Ringing in her ears. A sharp and high-pitched whine that seemed only to get worse. Through fluttering, slitted eyes, all she could see was grey. Like trying to peer through one of the sheer drapes she used to wind around herself (while they still hung from the window) and proclaim to be her new dress. Well, what she could see through one eye, anyway. The other refused to open, and she suspected it had something to do with the way she felt she was sucking on copper. Hands found her arms, her shoulders.
  The world came into view again. Shouting in the distance, shouting around her. Sitting up without the assistance offered, Phaedra leaned to one side and spat blood into the snow, ground the heel of her palm against her eye until she cleared it of the dirt and blood that kept it tacked shut.
  Reaching out to grasp the arm of her savior, she angled her head up to offer a smile, only to find the face wasn’t the one she expected. “I’m fine,” she assured hastily. “Go help someone else.” The world swam momentarily when she pushed herself to her feet and started turning her head wildly to look for —
  “Crow!” There was no answer. “Crow!” Her search became more frantic.
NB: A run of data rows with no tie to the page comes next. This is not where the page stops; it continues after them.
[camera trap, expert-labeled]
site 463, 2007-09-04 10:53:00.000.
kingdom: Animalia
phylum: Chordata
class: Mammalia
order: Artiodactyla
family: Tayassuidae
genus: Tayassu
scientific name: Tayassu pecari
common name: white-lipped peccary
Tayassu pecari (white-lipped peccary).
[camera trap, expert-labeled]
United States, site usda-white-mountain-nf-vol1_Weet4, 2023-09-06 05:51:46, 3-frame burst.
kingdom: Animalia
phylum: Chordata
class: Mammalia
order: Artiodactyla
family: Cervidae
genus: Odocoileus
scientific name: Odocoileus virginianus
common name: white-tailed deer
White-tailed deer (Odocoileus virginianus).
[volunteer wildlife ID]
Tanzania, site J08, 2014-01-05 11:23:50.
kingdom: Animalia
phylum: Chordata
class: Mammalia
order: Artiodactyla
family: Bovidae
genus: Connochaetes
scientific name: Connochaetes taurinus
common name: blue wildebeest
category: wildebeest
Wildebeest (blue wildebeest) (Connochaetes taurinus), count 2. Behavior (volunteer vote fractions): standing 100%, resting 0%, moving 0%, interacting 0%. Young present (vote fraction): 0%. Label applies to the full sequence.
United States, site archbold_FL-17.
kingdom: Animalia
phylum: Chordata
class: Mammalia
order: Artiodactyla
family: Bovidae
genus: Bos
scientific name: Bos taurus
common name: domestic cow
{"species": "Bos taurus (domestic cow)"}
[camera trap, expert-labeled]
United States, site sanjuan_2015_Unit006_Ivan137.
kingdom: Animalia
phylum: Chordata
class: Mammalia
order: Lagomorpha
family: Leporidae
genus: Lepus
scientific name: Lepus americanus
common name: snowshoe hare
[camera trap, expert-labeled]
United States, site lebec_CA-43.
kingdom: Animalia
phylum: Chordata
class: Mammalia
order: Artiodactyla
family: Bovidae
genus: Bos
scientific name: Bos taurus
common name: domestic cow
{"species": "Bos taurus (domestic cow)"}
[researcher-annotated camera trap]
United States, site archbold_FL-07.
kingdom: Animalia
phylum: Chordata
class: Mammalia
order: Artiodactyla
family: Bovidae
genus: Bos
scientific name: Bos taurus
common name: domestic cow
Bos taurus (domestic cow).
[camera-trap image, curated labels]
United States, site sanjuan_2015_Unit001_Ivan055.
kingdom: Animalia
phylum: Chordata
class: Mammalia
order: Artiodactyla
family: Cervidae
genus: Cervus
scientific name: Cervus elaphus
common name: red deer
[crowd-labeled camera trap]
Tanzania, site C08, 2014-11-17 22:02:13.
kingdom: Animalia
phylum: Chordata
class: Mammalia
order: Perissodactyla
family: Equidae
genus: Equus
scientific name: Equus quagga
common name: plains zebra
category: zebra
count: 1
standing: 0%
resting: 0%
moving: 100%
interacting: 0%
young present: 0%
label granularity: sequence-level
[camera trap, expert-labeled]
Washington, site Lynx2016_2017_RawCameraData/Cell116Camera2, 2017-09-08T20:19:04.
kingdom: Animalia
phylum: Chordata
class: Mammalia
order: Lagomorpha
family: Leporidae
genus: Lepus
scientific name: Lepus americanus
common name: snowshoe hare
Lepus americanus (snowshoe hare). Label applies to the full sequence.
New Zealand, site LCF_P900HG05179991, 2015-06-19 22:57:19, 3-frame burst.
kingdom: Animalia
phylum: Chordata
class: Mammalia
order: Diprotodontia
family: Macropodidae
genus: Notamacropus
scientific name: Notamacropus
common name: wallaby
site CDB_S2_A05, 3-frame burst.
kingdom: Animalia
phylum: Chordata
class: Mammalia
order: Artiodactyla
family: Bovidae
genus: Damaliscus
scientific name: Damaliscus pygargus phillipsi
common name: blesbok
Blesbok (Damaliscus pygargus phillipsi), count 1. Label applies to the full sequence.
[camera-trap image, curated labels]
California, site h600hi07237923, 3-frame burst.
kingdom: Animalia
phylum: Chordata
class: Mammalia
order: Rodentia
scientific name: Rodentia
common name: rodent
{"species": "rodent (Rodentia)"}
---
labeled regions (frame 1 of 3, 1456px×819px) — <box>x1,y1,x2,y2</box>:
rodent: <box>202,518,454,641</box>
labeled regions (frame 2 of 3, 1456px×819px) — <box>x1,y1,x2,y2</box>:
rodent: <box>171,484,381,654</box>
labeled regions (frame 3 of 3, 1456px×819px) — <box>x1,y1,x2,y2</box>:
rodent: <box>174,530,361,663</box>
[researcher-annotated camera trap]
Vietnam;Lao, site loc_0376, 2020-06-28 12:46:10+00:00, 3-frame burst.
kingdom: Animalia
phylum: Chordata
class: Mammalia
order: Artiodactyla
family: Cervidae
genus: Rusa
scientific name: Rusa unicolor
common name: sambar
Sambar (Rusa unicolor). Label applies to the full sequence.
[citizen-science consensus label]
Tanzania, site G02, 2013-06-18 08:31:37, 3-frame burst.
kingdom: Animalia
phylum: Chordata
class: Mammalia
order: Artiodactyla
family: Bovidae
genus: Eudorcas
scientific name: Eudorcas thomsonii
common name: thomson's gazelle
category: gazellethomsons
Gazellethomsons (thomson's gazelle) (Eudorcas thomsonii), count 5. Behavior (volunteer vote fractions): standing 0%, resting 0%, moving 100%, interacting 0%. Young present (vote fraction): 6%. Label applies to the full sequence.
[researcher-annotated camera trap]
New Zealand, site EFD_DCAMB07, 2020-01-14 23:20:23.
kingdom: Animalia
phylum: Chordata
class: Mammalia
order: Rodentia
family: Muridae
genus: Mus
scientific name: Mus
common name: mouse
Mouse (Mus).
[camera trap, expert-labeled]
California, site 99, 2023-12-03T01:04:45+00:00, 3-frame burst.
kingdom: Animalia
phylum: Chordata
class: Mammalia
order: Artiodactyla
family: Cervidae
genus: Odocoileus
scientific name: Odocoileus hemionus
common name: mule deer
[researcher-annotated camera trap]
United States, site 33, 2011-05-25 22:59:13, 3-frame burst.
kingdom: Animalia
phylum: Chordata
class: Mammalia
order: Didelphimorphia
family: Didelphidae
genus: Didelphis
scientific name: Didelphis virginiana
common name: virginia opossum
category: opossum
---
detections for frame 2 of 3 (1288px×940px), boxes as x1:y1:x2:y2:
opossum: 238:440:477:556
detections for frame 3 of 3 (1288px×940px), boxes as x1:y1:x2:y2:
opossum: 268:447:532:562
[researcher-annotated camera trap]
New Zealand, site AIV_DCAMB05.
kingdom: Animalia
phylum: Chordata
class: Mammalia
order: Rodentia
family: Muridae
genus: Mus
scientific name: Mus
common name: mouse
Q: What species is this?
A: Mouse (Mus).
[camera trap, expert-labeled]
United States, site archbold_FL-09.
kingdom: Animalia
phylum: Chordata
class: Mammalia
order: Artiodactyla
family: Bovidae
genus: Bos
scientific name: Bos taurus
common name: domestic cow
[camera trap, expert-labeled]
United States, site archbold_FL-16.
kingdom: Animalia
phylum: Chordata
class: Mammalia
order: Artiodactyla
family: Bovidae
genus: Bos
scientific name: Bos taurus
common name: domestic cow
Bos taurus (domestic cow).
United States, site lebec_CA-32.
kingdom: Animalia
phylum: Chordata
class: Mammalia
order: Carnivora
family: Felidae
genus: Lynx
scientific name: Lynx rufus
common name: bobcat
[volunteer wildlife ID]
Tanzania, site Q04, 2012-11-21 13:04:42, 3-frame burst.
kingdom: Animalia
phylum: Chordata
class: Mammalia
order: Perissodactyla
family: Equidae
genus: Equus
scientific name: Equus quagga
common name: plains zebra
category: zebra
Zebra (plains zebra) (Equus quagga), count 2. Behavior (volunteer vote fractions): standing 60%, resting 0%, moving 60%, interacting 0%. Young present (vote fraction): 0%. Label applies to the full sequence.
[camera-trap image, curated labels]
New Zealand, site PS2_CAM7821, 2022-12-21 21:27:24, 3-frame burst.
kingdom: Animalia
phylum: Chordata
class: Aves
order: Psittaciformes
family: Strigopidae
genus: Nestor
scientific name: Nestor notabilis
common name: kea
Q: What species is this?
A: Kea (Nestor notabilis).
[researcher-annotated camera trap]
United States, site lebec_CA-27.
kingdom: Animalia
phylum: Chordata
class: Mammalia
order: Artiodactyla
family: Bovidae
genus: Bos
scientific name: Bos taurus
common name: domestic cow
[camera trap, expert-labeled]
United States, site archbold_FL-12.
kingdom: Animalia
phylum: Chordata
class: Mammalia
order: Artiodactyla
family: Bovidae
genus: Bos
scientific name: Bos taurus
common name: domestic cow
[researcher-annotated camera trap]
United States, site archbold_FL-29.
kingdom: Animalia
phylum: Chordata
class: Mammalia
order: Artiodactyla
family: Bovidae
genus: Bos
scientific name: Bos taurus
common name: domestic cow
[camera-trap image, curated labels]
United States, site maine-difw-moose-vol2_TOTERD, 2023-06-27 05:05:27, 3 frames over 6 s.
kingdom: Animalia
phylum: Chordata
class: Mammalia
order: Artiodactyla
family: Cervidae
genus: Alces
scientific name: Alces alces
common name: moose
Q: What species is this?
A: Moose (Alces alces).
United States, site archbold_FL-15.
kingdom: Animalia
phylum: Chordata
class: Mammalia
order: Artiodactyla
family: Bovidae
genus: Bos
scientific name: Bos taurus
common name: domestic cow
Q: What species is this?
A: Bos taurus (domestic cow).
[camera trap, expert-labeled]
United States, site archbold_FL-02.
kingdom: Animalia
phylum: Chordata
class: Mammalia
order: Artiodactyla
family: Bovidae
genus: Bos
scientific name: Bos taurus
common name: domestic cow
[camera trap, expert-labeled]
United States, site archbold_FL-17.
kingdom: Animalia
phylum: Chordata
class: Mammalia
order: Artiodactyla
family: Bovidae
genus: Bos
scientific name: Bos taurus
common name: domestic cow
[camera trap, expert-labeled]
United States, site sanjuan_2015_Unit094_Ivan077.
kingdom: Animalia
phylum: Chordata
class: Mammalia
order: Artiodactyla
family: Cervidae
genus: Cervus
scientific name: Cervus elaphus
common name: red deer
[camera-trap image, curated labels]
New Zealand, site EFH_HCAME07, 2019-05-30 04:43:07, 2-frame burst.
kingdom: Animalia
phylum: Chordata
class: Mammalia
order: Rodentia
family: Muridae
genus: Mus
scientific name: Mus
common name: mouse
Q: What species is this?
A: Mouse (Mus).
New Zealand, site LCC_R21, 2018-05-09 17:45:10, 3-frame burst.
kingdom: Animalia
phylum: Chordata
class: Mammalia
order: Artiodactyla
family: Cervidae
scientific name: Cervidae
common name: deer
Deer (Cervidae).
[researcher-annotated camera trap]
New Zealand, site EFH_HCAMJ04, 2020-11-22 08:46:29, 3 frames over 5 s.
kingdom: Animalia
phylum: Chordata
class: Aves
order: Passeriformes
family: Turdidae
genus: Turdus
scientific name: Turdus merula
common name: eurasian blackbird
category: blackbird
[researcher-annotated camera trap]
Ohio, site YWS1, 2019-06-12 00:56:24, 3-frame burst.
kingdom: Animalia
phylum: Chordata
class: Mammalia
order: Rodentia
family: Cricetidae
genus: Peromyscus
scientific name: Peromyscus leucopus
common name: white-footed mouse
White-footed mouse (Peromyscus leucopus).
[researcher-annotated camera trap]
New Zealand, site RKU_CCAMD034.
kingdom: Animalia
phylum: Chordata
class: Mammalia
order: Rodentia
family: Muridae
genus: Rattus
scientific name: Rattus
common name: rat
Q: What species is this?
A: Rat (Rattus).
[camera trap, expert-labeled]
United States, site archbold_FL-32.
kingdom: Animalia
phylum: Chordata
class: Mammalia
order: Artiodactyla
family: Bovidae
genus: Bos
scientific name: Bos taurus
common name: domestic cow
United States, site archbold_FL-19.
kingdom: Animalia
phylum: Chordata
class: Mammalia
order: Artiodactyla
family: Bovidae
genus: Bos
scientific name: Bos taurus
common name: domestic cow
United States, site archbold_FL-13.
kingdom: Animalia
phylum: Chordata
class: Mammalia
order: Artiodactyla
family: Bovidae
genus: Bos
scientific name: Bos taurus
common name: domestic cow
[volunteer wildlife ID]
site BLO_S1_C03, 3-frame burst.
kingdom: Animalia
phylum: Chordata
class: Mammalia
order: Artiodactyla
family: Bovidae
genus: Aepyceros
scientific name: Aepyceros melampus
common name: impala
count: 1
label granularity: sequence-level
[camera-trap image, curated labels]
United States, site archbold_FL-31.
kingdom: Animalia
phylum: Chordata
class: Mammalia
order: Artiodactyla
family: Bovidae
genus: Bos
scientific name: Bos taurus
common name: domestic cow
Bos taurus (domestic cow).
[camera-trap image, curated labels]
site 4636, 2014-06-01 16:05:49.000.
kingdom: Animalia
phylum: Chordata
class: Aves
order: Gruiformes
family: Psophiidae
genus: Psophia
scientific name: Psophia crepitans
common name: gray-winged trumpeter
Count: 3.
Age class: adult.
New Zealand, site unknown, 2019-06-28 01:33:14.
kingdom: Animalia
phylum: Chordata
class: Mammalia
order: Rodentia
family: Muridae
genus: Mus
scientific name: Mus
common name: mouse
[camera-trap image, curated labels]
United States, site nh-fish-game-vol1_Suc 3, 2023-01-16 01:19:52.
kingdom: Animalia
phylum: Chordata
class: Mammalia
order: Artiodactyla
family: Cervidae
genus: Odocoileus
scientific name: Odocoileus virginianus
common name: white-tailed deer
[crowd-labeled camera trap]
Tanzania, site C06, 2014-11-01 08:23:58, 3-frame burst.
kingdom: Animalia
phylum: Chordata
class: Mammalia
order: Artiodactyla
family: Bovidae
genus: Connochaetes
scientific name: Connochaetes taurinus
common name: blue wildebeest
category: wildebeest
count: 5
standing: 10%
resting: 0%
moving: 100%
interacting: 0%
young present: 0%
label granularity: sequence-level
There were bodies in the snow, corpses of the people who’d trusted her and Crow to guide them through this fight and to find the dawn’s light on the other side. A whispered prayer under her breath hoped that if dawn could not find them here, that they would find the dawn, wherever they found themselves.
  Again, she cried, “Crow!” She began turning over bodies like stones now, desperate and hopeful all at once. For each face she did not recognize as his was another chance he yet lived. Scraps of sensation started to knit itself together into a patchwork of memory.
  So many had been laid out in the snow, barely clinging to life. Too many, in retrospect. It’d been a trap and they’d walked right into it. The enemy hit them swiftly and hard. They never saw it coming. She never saw it coming. She, who was meant to watch over the flock. While she raised the alarm, she had been powerless to stop the spell that exploded in front of them. The heat of it melted the snow and left the earth scorched.
  Phaedra barely registered the cry at her back (Raven!) when she took off deeper into the woods, following signs of blood and footsteps barely visible.
  Branches tore her hair from the knot atop her head, leaving it to flow free and wild as she dashed about. They left their kisses on her cheeks — long red lines that trickled blood. She didn’t care. “No.” Her voice was a whisper. “Please, no. I need him!” It began to gain strength and volume as the trail grew fainter and fainter. “Please!” she cried as she had to stop and double-back when she realized she’d taken a wrong turn. “I can’t do this without him!” Her voice cracked and tears began to spill hot against the chilled skin of her face, mingling with the blood.
  When she realized she could no longer find a trail to follow, Phaedra fell to her knees and sobbed aloud, unafraid of who might hear now. Unafraid or perhaps unaware of the potential to be a beacon for foe and friend alike. She pressed her palms together, fingers pointed upward to the heavens, the knuckles of her thumbs resting against her lips, as though the nearness might amplify her prayer.
  “He is my anchor. He is my rock.” The words came out in a quaver, quieter now than the gasps between rounds of tears. “He is my everything in this mortal life. Please, please, I cannot go through this again. I cannot lose another.” Gold eyes turned toward the sky. “I will still bring the light to this land, just as I promised you, but I can’t do this alone.”
  Crow was better at this. The Raven was not one given to prayer. She left that to the cleric, the one with the connection to the gods that would allow him to work miracles, where she could only cause devastation. He, the weal and she, the woe.
  But there was no divine guidance sent to her. No light to guide her back to him. No voice or apparition to assure her all would be well. Nothing to soothe her soul.
  There was only the dark of a dusk eternal, and the cold.